China tourists deluge, daunt rival Taiwan’s museum

TAIPEI – Chinese tourists eager to see art treasures heisted from China decades ago have swamped a famed Taiwan museum, forcing it to deploy crowd-control measures and fuelling a huge expansion.

TAIPEI – Chinese tourists eager to see art treasures heisted from China decades ago have swamped a famed Taiwan museum, forcing it to deploy crowd-control measures and fuelling a huge expansion.

As many as 15,000 visitors per day have pushed time and space limits at the National Palace Museum, which holds ancient art treasures that Taiwan’s Nationalists (KMT) took from China in the 1940s when they fled to the island in the middle of civil war.

Last week, one of the Chinese guides died of a heart attack.

To control the noisy, excitable tourists, as well as preventing wall-to-wall crowds, the world-renowned 24,000 square-meter museum housing some 654,500 exhibits has asked the Chinese to step into line.

Tourists must queue outside the most popular exhibit, a jade cabbage, and must observe the keep-quiet signs, said museum Director Chou Kung-shin. Tour guides are also asked to break up larger groups.

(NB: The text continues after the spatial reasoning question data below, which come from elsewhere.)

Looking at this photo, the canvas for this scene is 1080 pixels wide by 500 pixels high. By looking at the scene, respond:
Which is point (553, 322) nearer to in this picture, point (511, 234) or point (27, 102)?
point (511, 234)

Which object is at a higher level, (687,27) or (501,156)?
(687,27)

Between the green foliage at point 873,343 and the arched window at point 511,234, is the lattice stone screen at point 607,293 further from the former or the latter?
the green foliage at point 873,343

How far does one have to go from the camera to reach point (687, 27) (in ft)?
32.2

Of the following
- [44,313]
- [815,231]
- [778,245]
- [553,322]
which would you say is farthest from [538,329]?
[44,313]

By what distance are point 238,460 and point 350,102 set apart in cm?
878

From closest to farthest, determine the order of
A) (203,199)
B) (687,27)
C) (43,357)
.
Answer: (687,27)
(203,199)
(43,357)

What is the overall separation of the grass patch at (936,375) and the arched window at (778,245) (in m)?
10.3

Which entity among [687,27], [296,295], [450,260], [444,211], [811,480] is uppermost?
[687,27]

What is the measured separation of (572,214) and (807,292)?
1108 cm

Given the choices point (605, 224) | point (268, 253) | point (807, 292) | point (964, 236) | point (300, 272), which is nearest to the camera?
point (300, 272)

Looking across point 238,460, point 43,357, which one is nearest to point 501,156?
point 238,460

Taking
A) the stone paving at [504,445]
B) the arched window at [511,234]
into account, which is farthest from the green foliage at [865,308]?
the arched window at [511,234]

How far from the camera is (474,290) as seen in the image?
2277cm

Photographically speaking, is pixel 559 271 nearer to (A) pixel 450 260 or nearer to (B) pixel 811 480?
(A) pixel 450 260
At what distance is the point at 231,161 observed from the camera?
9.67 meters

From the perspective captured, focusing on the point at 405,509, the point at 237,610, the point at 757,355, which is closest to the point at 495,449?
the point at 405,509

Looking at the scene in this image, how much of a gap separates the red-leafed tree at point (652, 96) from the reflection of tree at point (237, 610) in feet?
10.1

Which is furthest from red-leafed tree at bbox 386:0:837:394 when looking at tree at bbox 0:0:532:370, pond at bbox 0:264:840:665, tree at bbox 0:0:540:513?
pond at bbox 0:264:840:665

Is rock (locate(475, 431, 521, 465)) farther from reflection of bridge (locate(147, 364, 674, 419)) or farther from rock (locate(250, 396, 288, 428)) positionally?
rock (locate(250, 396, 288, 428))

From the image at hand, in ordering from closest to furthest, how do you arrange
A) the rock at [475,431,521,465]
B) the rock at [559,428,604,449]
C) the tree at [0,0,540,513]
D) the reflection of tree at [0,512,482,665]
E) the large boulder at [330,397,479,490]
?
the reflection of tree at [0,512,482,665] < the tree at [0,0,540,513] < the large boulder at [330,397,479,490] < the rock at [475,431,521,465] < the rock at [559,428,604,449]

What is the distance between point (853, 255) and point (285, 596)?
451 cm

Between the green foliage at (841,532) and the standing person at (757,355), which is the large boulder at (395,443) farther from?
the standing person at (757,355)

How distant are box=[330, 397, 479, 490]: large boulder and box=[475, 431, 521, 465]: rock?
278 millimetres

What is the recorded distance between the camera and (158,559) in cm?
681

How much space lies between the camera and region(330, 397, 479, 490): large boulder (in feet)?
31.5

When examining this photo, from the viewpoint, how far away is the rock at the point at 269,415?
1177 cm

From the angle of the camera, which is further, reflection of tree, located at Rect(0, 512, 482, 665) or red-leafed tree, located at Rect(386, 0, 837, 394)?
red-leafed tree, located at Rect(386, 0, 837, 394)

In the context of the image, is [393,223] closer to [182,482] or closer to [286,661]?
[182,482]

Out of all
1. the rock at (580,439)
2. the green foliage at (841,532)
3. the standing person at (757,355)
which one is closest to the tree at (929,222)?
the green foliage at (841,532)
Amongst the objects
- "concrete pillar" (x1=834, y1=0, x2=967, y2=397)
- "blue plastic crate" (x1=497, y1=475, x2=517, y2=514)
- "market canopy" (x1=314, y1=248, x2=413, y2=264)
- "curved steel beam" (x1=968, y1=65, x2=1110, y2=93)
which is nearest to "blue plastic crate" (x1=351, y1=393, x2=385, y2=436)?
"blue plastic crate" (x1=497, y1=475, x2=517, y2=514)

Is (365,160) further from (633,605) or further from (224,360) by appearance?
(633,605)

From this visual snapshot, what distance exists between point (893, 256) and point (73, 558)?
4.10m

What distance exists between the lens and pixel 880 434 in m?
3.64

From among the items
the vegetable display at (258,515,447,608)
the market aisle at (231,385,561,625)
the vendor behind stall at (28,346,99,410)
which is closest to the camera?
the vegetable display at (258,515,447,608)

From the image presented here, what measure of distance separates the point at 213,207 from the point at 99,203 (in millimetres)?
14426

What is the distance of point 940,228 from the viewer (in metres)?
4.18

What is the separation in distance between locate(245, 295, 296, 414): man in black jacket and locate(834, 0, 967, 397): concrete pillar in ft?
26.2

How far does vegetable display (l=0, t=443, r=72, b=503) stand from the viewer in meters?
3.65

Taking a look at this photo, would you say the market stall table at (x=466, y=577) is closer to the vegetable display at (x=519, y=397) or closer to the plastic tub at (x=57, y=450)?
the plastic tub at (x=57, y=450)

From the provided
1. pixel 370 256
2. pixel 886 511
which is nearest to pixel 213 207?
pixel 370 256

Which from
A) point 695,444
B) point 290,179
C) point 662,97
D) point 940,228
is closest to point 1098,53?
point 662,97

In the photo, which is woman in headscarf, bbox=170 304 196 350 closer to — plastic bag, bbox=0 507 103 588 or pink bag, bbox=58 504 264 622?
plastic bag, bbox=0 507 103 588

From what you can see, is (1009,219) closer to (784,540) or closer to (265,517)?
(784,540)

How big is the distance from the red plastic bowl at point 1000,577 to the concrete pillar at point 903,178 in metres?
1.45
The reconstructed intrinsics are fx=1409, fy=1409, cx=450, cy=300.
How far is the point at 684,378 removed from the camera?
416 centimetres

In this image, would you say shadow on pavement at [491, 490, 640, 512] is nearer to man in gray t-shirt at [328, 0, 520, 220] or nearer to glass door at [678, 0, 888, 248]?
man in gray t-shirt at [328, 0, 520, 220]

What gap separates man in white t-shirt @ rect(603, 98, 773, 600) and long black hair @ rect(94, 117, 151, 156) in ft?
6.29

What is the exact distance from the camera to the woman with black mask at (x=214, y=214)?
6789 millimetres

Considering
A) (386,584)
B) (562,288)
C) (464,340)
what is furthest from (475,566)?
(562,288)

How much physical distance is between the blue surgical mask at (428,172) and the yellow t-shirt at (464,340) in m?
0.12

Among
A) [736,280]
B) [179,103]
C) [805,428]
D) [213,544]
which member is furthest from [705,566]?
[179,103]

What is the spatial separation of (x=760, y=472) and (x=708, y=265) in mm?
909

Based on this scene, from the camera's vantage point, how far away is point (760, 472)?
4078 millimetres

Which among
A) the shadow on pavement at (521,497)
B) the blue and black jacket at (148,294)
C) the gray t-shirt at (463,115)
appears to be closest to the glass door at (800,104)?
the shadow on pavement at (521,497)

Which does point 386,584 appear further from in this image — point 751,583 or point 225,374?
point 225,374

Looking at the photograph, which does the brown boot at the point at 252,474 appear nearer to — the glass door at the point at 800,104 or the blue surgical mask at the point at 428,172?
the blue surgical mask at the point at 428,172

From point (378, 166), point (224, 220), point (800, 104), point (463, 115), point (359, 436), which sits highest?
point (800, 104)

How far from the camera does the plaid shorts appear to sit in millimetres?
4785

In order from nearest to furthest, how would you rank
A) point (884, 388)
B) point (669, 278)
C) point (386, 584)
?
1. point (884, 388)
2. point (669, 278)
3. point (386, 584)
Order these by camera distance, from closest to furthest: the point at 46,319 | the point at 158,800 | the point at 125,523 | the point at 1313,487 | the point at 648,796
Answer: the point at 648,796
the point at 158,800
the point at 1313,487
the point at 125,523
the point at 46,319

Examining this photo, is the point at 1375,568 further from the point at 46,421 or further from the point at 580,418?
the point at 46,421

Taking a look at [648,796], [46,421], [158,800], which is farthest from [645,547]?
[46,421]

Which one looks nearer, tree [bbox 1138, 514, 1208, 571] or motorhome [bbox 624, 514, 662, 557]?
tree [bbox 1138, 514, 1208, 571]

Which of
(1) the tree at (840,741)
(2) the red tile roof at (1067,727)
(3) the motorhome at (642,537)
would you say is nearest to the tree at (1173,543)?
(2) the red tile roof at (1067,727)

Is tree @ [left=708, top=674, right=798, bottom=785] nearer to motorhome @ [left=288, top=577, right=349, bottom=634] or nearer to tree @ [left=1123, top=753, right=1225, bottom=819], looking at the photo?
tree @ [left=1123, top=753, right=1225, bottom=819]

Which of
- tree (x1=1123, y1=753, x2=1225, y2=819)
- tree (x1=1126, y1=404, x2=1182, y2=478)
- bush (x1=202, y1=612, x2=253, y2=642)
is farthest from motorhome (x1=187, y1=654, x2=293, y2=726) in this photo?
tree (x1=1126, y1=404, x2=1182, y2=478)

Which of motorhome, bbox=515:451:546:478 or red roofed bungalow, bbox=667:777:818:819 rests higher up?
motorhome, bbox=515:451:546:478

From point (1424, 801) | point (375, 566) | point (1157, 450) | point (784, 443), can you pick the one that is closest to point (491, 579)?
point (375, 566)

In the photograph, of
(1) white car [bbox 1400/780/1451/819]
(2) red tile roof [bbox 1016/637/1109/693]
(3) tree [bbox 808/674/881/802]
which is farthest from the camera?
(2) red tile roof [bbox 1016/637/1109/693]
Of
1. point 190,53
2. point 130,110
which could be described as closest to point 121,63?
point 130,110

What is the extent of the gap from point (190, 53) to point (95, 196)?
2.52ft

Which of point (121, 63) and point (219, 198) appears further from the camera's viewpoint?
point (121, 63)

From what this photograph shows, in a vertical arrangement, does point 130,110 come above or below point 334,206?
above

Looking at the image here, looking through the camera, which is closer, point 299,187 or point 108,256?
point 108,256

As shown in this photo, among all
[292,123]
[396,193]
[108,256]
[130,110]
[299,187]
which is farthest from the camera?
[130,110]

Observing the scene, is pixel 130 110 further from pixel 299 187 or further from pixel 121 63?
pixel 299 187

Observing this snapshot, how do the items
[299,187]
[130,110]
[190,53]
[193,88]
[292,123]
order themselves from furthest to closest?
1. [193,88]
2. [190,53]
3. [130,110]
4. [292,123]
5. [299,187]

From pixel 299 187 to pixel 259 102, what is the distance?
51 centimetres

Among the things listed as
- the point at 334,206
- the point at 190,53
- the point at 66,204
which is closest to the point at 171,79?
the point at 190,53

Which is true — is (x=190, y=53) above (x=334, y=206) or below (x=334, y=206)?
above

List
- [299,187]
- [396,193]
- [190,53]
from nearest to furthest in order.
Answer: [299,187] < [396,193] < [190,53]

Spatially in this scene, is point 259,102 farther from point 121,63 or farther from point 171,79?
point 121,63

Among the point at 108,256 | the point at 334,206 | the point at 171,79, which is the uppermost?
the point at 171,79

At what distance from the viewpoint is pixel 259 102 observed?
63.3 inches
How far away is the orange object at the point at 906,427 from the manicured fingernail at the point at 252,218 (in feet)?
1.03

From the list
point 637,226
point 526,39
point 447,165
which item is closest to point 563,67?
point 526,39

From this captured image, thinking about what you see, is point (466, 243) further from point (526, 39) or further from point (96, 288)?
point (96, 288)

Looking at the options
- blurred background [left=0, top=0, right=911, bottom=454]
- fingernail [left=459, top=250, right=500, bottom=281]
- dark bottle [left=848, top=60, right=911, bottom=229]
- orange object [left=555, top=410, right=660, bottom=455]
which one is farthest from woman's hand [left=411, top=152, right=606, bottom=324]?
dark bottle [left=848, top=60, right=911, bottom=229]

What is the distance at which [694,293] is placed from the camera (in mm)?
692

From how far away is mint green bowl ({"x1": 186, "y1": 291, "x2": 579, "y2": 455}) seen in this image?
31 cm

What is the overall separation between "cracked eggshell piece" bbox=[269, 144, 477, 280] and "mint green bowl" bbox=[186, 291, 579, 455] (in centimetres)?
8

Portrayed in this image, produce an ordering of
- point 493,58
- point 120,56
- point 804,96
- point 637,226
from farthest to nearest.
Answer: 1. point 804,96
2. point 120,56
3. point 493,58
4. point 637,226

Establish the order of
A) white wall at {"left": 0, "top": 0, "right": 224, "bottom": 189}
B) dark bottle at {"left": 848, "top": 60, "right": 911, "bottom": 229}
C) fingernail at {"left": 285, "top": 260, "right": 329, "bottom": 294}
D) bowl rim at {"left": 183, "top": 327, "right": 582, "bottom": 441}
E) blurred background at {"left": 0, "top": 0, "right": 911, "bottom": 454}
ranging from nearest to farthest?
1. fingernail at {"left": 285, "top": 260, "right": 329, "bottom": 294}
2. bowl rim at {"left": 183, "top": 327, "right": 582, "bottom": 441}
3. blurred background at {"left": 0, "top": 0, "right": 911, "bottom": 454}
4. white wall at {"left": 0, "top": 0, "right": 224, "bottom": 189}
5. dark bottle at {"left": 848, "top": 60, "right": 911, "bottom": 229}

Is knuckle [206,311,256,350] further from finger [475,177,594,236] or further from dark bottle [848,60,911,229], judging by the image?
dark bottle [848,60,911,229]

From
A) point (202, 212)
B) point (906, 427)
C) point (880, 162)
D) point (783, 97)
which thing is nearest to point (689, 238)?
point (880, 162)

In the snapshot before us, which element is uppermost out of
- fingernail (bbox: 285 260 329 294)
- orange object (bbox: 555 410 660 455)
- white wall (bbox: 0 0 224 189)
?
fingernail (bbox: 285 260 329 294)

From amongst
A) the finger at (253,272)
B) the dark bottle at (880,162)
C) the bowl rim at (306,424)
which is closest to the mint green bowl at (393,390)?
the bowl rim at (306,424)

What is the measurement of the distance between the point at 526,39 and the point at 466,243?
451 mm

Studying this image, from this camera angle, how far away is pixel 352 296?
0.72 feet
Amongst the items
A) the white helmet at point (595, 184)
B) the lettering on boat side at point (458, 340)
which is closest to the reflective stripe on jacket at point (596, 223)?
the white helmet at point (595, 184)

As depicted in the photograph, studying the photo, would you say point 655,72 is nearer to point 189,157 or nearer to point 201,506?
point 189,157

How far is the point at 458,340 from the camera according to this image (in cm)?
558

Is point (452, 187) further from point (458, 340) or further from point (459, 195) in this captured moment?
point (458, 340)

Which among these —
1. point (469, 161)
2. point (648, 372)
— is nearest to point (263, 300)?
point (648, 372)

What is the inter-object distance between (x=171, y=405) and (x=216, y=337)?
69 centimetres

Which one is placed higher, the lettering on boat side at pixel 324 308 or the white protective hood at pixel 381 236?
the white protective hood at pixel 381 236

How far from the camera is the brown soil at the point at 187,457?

“We’ve made some special plans to spread them out,” Chou told Reuters. “Sometimes they talk loudly, but we have our means of letting them know not to.”

Chinese tourists are often told ahead of arrival in Taiwan to avoid spitting, shouting and other behavior common in China, local travel agents say.

To further ease crowding, the museum will install an escalator across its vast promenade and staircase.

And as the number of Chinese tourists is seen increasing, Chou said, the museum will expand by more than five hectares over the next four years, adding structures worth about $18 million for modern-ancient art exhibits, a teahouse and a hotel.

China has claimed Taiwan self-ruled since 1949, when Mao Zedong’s forces won the Chinese civil war and Chiang Kai-shek’s KMT fled to the island. Beijing has vowed to bring Taiwan under its rule, by force if necessary.

But since China-friendly President Ma Ying-jeou took office in Taiwan last May, relations have improved quickly.

A record 63,277 people from China have visited the museum in March as part of a recent surge in tourism, spearheaded by officials on both sides, following a slow start last year. February saw just 21,000 Chinese visitors.

Beijing also has a Palace Museum and has not renounced seizing Taiwan-based treasures if they were sent to China on loan, Chou said. As the two sides discuss swaps, she said, Taiwan is waiting for China to change its seizure laws.

Chinese tourists regard the Taiwan museum as a must-see.

“Their first reaction is that these treasures were taken out of China,” said Anthony Liao, a tour operator and Taipei Association of Travel Agents official.

“But for them Taiwan isn’t another country. It’s domestic.”